__Records from a spatial question set__:
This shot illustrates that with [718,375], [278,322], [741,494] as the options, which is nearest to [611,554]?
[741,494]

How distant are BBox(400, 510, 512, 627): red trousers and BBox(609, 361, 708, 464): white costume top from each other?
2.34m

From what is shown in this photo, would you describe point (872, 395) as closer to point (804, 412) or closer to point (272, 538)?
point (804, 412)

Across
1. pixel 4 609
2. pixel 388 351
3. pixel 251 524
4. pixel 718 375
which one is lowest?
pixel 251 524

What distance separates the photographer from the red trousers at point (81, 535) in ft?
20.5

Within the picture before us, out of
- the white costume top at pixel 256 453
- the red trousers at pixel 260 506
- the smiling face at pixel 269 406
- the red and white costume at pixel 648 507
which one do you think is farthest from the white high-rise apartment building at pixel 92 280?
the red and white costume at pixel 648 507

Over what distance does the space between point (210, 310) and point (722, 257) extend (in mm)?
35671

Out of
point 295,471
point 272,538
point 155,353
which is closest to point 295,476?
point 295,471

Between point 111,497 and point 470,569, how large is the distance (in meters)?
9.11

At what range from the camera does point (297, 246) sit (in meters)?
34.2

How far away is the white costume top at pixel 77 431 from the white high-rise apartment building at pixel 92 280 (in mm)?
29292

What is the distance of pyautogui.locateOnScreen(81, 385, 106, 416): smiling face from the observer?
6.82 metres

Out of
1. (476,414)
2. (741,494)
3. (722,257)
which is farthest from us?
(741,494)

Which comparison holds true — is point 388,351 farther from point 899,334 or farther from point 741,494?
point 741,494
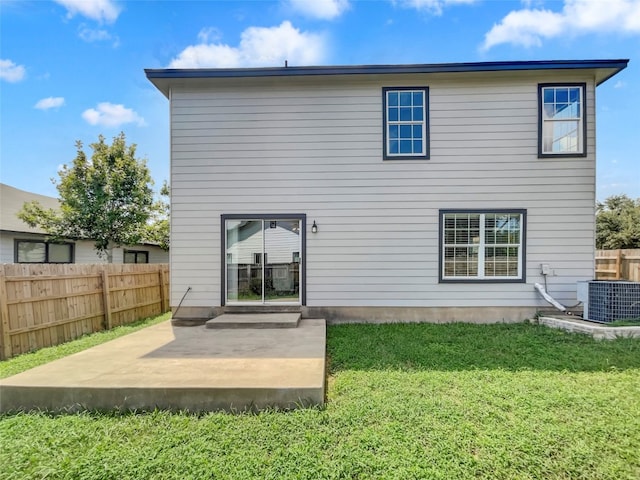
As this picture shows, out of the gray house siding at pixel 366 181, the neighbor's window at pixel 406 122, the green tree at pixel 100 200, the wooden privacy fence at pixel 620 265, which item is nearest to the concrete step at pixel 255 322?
the gray house siding at pixel 366 181

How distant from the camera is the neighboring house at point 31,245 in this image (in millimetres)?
10352

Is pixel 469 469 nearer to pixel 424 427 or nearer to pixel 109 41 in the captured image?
pixel 424 427

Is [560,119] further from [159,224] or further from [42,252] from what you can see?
[42,252]

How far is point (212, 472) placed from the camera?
230 centimetres

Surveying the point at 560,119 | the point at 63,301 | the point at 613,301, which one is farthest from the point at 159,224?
the point at 613,301

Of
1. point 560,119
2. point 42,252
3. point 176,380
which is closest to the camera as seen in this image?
point 176,380

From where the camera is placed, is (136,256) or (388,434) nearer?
(388,434)

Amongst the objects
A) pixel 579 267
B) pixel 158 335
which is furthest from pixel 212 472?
pixel 579 267

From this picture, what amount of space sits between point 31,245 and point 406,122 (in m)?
12.9

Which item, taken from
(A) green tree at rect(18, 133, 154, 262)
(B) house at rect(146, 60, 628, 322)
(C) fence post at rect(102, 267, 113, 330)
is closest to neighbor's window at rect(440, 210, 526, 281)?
(B) house at rect(146, 60, 628, 322)

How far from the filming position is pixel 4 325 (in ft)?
16.3

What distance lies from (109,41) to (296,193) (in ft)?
20.9

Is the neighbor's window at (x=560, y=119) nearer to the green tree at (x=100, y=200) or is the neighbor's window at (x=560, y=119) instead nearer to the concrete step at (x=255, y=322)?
the concrete step at (x=255, y=322)

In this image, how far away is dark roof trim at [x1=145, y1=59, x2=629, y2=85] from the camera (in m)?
6.62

__Exercise objective__: Reproduce every one of the lines above verbatim, leaving out the picture.

__Solution for this exercise__:
This shot illustrates that with [718,375], [278,322], [741,494] as the options, which is nearest to [611,554]?
[741,494]

How distant are BBox(400, 510, 512, 627): red trousers and BBox(609, 361, 708, 464): white costume top from each other?
2.34m

From what is shown in this photo, would you describe point (872, 395) as closer to point (804, 412) or closer to point (272, 538)?
point (804, 412)

Across
1. pixel 4 609
2. pixel 388 351
3. pixel 251 524
4. pixel 718 375
which one is lowest?
pixel 251 524

What distance separates the photographer from the red trousers at point (81, 535) in ft?
20.5

Within the picture before us, out of
- the white costume top at pixel 256 453
- the red trousers at pixel 260 506
- the smiling face at pixel 269 406
- the red and white costume at pixel 648 507
which one do you think is farthest from the white high-rise apartment building at pixel 92 280?
the red and white costume at pixel 648 507

Over what distance does the space between point (210, 310) and point (722, 257) extend (in mm)?
35671

Out of
point 295,471
point 272,538
point 155,353
which is closest to point 295,476?
point 295,471

Between point 111,497 and point 470,569, how large is the distance (in meters)?
9.11

At what range from the camera does point (297, 246) sit (in meters)?
34.2

How far away is the white costume top at pixel 77 431 from the white high-rise apartment building at pixel 92 280 (in mm)?
29292

What is the distance of pyautogui.locateOnScreen(81, 385, 106, 416): smiling face from the observer?
6.82 metres

Out of
1. (476,414)
2. (741,494)
3. (722,257)
which is farthest from us?
(741,494)

Which comparison holds true — is point 388,351 farther from point 899,334 or farther from point 741,494?
point 741,494
As this picture shows, out of the gray house siding at pixel 366 181, the neighbor's window at pixel 406 122, the green tree at pixel 100 200, the wooden privacy fence at pixel 620 265, which item is nearest to the concrete step at pixel 255 322?
the gray house siding at pixel 366 181

How distant from the camera is the neighboring house at point 31,245 in this image (in millimetres)?
10352

Is pixel 469 469 nearer to pixel 424 427 or nearer to pixel 109 41 in the captured image?
pixel 424 427

Is [560,119] further from [159,224] or further from [42,252] from what you can see?
[42,252]

How far is point (212, 472) placed from the camera?
230 centimetres

Surveying the point at 560,119 | the point at 63,301 | the point at 613,301, which one is farthest from the point at 159,224?
the point at 613,301

Of
1. point 560,119
2. point 42,252
3. point 176,380
which is closest to the camera as seen in this image?
point 176,380

From where the camera is placed, is (136,256) or (388,434) nearer?
(388,434)

Amongst the objects
A) pixel 579 267
B) pixel 158 335
which is furthest from pixel 212 472?
pixel 579 267

From this picture, what amount of space sits between point 31,245 and point 406,122 (in m)?
12.9

Which item, taken from
(A) green tree at rect(18, 133, 154, 262)
(B) house at rect(146, 60, 628, 322)
(C) fence post at rect(102, 267, 113, 330)
is closest to neighbor's window at rect(440, 210, 526, 281)?
(B) house at rect(146, 60, 628, 322)

How far from the filming position is pixel 4 325 (in ft)?
16.3

What distance lies from (109,41) to (296,193) (in ft)?
20.9

Is the neighbor's window at (x=560, y=119) nearer to the green tree at (x=100, y=200) or is the neighbor's window at (x=560, y=119) instead nearer to the concrete step at (x=255, y=322)?
the concrete step at (x=255, y=322)

In this image, how far away is dark roof trim at [x1=145, y1=59, x2=629, y2=85] from the camera (in m)?
6.62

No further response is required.